Across 78 villas audited in 2025 and 2026, 31 delivered fewer than three of the staff roles their listings named. Forty percent. The headline of six staff was a working reality of one.
By The Villas For Kings desk
"Full staff" is the most abused phrase in luxury villa marketing. A buyer reads it and pictures a butler, a housekeeper, a chef, a gardener, a driver, and a maintenance lead, in residence and on call. A villa operator writes it and means, on average, that the villa has access to a roster of contractors who can be summoned during business hours, possibly. The two meanings are not the same. The price gap between them is roughly $4,000 a week, every week, for the duration of the stay.
From January 2025 through March 2026 we audited 78 villas advertising full staff or live-in staff across nine destinations. The audit method was simple. We collected the listing's staff claims at booking time, we sent in a guest party for the rental week, and we logged which of the named roles were physically present during the stay. The threshold for "delivered" was straightforward: the role had to be performed by a person of the seniority implied by the title, for at least 75 percent of the hours the listing promised.
Of the 78, 47 delivered the staff package as advertised. Sixty percent. Thirty-one did not. The pattern of the failure is repeatable. So is the fix.
The most common failure mode. The listing names a dedicated housekeeper. The reality is a cleaner who arrives at 8 a.m., works the villa until 1 p.m., and then moves to the second villa, the third, and the fourth on the same management roster. The guest sees the cleaner once, in the morning, and then never. The bedrooms get turned, the kitchen gets wiped, the laundry leaves. The relationship the listing implied (a housekeeper who knows your family by Thursday) does not happen.

**Supplied material**

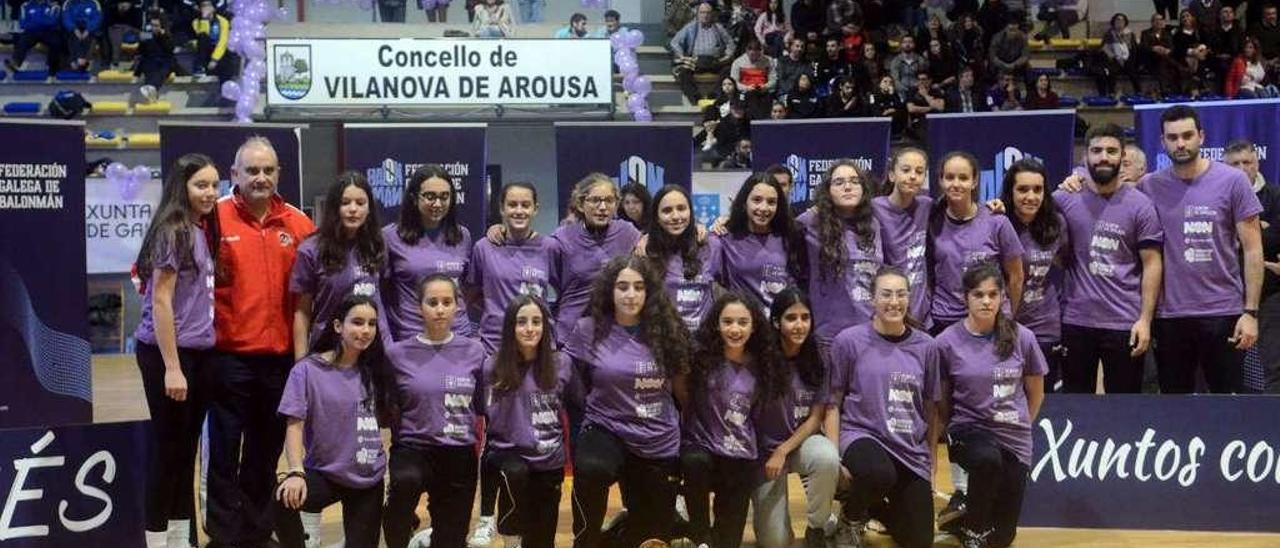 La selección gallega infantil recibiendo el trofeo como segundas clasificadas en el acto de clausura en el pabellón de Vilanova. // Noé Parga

---

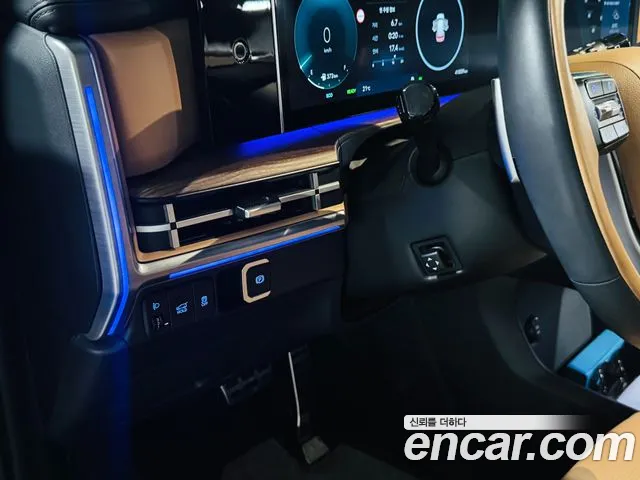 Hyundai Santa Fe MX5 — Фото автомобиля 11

...

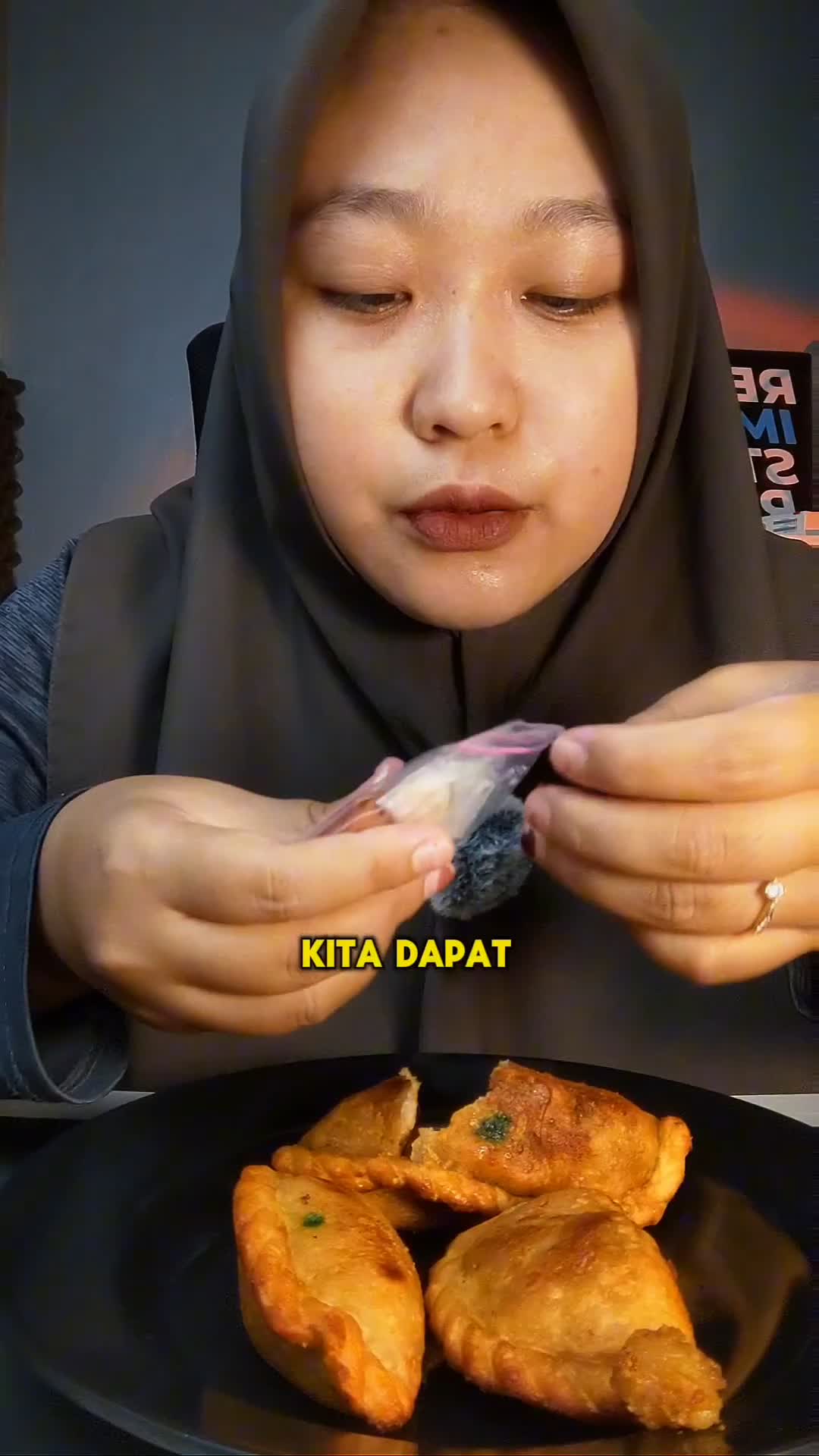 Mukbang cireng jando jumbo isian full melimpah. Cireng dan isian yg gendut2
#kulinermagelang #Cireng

**What is expected**
According to the article on the villa staff audit, why doesn't the housekeeper relationship that a listing implies come about? Answer in one to three sentences.

**The answer**
The dedicated housekeeper named in the listing turns out to be a cleaner who works the villa from 8 a.m. to 1 p.m. and then moves on to the second, third, and fourth villas on the same management roster. The guest sees that cleaner once, in the morning, and then never, so no housekeeper comes to know the family by Thursday.